TEXTE:
= = = = =

Dans l’ensemble, ces travaux associés aux études 5 et 6 renforcent l’hypothèse d’une influence des normes culturelles d’intégration sur l’évaluation des minorités, mais suggèrent également que cette influence pourrait différer selon les pays. Dans certains pays, comme la France, il semblerait que le lien entre acculturation-adoption et acculturation-identification soit perçu par la majorité comme systématique. En revanche, la perception d’identification n’aurait d’effet sur le biais intergroupe que si certaines normes d’intégration sont mises en avant. Dans d’autres pays cependant, comme la Suisse et la Belgique, il semble que ce lien adoption- identification puisse être modéré par les normes culturelles d’intégration. En revanche, dans ces pays, il semble que la perception d’identification ait un effet systématique sur le biais intergroupe. Autrement dit, ces normes viendraient modérer les critères considérés par la majorité comme devant être mis en avant par les minorités pour acquérir l’identité nationale. Les normes culturelles d’intégration influenceraient ainsi soit le jugement fait par la majorité sur la base des comportements des minorités en termes d’acculturation (adoption et identification), soit la conception que se fait la majorité de la citoyenneté de son pays. Au-delà des normes culturelles d’intégration induites de manière expérimentale, il semble donc que le pays au sein duquel est conduite une étude peut influencer les relations d’une part entre les différentes formes d’acculturation (telles que décrites par Snauwaert et al., 2003) et d’autre part entre la perception d’acculturation et le biais intergroupe. En nous basant sur les travaux de Politi et al. (under review), nous avons souhaité tester l’influence des normes de laïcité sur le lien entre perceptions d’acculturation (adoption et identification) et le biais intergroupe en Belgique. Mener ces études dans ce pays nous a semblé pertinent pour deux raisons principales. Premièrement, il s’agit d’un des pays au sein duquel Politi, Roblain et collaborateurs ont mené

leurs recherches et ont montré l’influence des normes d’intégration sur le lien entre perceptions d’adoption et d’identification (Roblain et al., 2016 ; Politi et al., under review). Deuxièmement, ce pays nous permet de tester la généralisabilité de l’effet des normes de laïcité en dehors de la France. En effet, la laïcité, et les valeurs qui lui sont associées, est également en centre de l’actualité belge.

= = = = =

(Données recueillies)
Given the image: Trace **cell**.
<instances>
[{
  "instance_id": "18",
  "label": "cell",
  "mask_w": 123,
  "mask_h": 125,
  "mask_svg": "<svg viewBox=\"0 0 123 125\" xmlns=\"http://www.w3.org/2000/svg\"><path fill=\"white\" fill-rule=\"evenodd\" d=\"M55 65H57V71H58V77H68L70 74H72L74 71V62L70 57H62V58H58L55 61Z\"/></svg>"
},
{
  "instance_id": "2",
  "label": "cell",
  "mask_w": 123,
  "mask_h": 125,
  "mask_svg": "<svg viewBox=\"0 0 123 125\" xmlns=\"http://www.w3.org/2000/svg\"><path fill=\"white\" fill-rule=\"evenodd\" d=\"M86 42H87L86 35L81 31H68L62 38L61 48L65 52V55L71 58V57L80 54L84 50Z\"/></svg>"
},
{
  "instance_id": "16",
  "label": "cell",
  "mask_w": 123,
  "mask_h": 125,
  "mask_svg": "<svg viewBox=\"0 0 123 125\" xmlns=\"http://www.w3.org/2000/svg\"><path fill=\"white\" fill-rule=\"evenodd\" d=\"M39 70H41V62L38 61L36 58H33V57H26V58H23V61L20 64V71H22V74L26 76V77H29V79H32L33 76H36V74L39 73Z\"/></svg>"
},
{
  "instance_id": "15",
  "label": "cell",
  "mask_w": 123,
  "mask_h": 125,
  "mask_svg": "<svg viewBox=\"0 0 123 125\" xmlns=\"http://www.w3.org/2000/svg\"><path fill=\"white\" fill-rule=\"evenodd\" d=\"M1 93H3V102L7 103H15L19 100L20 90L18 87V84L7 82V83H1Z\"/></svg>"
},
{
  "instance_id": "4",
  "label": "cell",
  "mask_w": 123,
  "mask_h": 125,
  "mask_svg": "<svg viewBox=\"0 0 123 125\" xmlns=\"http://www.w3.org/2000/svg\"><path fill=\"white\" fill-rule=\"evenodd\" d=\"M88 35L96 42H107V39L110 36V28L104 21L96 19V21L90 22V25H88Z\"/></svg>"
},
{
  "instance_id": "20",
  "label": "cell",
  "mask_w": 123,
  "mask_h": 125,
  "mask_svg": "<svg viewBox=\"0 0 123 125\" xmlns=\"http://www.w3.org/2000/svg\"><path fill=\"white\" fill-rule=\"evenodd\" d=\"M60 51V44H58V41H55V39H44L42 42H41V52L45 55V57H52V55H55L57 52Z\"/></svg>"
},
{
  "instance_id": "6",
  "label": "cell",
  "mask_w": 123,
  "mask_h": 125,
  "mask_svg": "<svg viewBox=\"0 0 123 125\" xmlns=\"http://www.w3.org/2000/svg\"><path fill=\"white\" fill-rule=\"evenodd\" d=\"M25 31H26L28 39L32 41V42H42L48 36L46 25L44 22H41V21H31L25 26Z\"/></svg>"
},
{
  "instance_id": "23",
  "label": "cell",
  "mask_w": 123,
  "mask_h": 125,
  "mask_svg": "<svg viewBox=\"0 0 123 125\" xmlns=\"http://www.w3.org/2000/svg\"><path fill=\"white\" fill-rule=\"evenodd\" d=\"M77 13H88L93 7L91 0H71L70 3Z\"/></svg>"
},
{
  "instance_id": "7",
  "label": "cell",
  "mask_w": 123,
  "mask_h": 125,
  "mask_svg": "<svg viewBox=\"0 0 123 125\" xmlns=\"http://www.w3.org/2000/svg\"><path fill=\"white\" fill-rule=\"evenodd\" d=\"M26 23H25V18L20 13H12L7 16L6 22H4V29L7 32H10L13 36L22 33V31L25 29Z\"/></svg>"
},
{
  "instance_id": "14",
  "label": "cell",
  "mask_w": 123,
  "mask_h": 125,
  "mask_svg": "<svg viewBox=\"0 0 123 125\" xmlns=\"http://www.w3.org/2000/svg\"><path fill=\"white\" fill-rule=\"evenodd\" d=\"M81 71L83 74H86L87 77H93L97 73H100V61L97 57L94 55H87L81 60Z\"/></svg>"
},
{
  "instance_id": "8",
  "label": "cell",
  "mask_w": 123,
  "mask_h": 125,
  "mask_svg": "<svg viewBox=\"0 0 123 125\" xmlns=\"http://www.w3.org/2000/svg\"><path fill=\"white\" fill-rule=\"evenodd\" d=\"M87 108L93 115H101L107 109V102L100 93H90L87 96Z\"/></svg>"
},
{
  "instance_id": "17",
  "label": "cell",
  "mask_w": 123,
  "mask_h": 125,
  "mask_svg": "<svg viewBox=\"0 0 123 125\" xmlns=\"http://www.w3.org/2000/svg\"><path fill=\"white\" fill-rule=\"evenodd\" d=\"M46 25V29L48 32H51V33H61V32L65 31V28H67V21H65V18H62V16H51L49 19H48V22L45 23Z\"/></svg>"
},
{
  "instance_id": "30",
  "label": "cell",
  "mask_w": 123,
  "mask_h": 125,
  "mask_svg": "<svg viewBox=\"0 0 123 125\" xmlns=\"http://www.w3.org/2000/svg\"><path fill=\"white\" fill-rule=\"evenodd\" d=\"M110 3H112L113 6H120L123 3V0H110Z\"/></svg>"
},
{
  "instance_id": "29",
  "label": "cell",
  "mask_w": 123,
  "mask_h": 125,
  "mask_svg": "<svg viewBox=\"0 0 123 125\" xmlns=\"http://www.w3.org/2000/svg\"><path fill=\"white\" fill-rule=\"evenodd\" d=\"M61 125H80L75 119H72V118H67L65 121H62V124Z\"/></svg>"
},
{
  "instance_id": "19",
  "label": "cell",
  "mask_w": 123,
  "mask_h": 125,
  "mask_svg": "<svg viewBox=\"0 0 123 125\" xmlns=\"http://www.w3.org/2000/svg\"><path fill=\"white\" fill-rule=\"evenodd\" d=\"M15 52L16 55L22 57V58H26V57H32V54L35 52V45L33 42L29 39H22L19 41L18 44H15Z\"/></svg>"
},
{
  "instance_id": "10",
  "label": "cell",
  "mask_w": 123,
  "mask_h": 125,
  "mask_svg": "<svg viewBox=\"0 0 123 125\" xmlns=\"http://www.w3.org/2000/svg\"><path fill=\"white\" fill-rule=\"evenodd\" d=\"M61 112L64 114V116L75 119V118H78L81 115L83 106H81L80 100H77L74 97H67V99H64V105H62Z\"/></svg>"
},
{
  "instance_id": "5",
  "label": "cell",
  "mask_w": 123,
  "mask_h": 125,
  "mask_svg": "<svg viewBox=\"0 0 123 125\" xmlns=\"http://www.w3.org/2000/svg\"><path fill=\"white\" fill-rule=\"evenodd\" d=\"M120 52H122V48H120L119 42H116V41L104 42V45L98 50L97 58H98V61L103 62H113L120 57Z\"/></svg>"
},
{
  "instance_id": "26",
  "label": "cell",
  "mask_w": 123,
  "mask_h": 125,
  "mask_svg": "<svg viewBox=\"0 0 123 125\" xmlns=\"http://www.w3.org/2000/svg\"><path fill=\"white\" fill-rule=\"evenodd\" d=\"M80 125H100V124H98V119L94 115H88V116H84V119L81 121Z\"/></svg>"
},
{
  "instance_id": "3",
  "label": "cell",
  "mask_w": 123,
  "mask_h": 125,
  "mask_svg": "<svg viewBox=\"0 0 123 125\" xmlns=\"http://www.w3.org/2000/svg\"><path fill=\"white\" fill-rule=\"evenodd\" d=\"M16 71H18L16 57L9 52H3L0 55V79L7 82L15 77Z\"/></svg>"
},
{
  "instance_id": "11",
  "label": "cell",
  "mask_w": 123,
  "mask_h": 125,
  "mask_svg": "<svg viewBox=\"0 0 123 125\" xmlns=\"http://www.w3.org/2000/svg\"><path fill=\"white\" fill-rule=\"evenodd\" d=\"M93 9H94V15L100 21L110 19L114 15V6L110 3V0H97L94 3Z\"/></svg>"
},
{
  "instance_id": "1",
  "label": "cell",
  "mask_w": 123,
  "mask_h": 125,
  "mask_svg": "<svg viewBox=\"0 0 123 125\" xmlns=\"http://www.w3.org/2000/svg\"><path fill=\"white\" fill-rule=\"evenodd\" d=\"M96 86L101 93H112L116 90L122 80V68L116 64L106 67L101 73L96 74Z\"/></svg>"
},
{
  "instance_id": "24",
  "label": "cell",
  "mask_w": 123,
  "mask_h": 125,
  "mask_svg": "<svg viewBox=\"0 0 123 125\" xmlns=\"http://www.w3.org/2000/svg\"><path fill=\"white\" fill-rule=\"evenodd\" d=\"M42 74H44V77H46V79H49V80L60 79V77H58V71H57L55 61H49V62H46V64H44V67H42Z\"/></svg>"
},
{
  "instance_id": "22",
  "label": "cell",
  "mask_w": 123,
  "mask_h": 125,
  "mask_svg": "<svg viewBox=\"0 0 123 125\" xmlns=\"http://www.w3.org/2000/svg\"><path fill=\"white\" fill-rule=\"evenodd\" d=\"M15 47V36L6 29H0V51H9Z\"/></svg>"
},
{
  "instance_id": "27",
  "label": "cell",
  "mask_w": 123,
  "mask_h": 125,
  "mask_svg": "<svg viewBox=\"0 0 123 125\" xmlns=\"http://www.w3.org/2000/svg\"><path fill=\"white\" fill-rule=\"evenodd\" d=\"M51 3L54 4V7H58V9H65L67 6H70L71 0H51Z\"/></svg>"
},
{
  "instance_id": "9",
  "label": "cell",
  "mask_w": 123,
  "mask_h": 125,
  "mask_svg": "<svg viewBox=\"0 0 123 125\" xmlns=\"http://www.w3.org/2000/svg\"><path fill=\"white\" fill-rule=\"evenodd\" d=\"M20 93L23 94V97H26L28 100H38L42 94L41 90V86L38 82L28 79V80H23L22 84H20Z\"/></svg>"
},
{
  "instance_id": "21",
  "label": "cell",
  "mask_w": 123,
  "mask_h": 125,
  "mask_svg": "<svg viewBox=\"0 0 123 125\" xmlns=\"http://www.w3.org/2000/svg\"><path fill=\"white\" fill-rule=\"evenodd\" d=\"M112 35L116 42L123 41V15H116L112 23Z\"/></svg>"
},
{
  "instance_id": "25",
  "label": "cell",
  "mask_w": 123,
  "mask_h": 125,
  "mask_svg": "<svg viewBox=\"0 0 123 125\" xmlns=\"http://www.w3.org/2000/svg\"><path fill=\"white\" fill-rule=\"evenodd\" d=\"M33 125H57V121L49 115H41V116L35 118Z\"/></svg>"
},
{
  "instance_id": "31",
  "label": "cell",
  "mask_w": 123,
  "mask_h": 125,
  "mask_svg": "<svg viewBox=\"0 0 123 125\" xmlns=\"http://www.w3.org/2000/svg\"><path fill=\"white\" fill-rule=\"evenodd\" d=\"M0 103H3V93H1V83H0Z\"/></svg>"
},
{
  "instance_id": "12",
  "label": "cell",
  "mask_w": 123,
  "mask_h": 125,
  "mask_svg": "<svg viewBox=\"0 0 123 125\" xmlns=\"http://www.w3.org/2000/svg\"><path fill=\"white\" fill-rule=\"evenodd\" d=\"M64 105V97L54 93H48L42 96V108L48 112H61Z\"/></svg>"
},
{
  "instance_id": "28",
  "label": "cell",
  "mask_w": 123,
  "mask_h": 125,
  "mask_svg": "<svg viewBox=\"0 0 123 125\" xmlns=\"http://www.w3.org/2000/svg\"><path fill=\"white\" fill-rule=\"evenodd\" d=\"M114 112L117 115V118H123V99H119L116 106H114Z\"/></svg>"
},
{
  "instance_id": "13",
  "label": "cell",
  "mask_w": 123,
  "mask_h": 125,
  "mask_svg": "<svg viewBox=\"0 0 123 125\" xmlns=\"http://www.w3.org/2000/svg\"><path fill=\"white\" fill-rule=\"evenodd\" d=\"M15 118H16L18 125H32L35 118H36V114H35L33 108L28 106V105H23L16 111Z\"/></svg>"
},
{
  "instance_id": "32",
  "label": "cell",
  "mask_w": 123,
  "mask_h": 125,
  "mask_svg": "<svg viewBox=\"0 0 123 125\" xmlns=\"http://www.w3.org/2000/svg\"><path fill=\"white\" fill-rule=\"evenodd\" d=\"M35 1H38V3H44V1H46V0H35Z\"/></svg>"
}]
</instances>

= = = = =

CONSIGNE: Recopiez mot pour mot le passage du texte qui commence par « leurs recherches et » et se poursuit jusqu'à « de l’actualité belge. ». Ce matériel n'a aucun lien avec le texte.

RÉPONSE:
leurs recherches et ont montré l’influence des normes d’intégration sur le lien entre perceptions d’adoption et d’identification (Roblain et al., 2016 ; Politi et al., under review). Deuxièmement, ce pays nous permet de tester la généralisabilité de l’effet des normes de laïcité en dehors de la France. En effet, la laïcité, et les valeurs qui lui sont associées, est également en centre de l’actualité belge.